Im östlichen Grenzgebiet Polens scheint die EU-Wahl ziemlich weit entfernt zu sein: Darüber wird eher in Warschau und im Fernsehen gesprochen. Auf vereinzelten Plakaten sind vor allem die Kandidaten der Regierungspartei Recht und Gerechtigkeit (PiS) zu sehen. Die südpolnische Region Karpatenvorland gilt als eine der Hochburgen der national-konservativen PiS. Doch hier ist auch vor der Europawahl die Meinung verbreitet, dass die Politiker in Brüssel sowieso keinen Einfluss auf das Alltagsleben der Menschen haben und dass die polnischen Parlamentswahlen im Herbst viel wichtiger sind. 

Tetyana liegt die Verständigung zwischen den Polen und den Ukrainern am Herzen. Sie befürchtet, dass sich die anti-ukrainische Stimmung in Polen verschärft, wenn viele nationalistische polnische Politiker ins Europäische Parlament und später, im Herbst, ins Parlament in Warschau einziehen. Jetzt ist der Kampf gegen Vorurteile ihre Hauptaufgabe. In der Broschüre ihres Verbandes steht, dass es unter den Polen viele tolerante und offene Menschen gibt, dass nicht alle Ukrainer Nationalisten sind und die ukrainischen Frauen nicht in erster Linie im Sexbusiness arbeiten.        

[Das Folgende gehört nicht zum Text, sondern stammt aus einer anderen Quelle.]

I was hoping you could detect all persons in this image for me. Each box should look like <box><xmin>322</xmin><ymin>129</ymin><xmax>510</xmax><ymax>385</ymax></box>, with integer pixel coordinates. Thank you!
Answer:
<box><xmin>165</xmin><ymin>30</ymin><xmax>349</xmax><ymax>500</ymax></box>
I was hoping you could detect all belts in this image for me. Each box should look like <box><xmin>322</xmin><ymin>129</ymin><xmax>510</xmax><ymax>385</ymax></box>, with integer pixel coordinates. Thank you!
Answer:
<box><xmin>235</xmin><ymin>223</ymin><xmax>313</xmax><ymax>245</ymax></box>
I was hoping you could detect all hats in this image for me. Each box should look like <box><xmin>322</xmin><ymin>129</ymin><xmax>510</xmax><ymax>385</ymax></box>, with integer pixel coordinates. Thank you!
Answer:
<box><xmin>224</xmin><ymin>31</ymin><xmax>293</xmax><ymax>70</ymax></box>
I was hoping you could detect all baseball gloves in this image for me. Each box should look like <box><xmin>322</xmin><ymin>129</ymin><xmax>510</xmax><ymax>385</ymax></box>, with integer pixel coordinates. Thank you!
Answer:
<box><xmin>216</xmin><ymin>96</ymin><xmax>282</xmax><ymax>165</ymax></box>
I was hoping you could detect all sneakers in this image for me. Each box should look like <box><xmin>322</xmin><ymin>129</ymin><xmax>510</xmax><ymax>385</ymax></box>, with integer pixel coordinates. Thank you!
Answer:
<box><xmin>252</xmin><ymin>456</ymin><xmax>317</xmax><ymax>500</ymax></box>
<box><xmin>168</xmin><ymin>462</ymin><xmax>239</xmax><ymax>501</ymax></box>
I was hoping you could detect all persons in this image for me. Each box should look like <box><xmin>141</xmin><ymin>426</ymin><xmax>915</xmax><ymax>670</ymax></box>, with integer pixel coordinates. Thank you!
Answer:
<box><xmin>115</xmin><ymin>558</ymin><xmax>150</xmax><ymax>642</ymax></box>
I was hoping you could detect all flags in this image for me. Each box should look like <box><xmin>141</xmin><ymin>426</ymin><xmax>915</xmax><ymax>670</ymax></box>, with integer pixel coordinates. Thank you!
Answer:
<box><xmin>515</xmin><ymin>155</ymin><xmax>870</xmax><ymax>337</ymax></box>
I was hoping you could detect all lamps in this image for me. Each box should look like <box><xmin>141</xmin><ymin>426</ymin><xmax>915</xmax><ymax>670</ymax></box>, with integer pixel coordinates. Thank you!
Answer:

Ukrainer in Polen: “Das Leben hier gefällt uns”  

Tetyanas Freunde, das ukrainische Ehepaar Korpan, leben schon seit 12 Jahren im polnischen Prömsel. “Als wir hierher kamen, gab es keine Konflikte”, erinnert sich Oleh Korpan.

Oleh und Natalia Korpan mit ihrer Tochter Marta

“Wir haben schnell Polnisch gelernt und fühlen uns hier zu Hause. Die Probleme zwischen den Polen und den Ukrainern kommen von oben, vielleicht wollen irgendwelche Leute damit punkten.”          

Hochqualifizierte Fachkräfte wie das Ehepaar Korpan – Oleh ist Arzt, seine Frau Natalia Mathematiklehrerin – werden in Polen händeringend gesucht. Die polnische Wirtschaft boomt, aber seit dem EU-Beitritt des Landes (2004) sind rund zwei Millionen Polen ausgewandert. Oft sind es Ukrainer, die diese Lücken auf dem polnischen Arbeitsmarkt füllen: Heute arbeiten mehr als eine Million ukrainische Staatsbürger in Polen.

Natalia und Oleh verdienen in Prömsel viel mehr als ihre Freunde in der Heimat. “Wenn man die aktuellen Spannungen mitbekommt, denkt man manchmal daran, zurückzukehren. Aber wir wollen das nicht, das Leben hier gefällt uns”, sagt Natalia. Auch ihr und Oleh schmeckt die polnische Milch besser.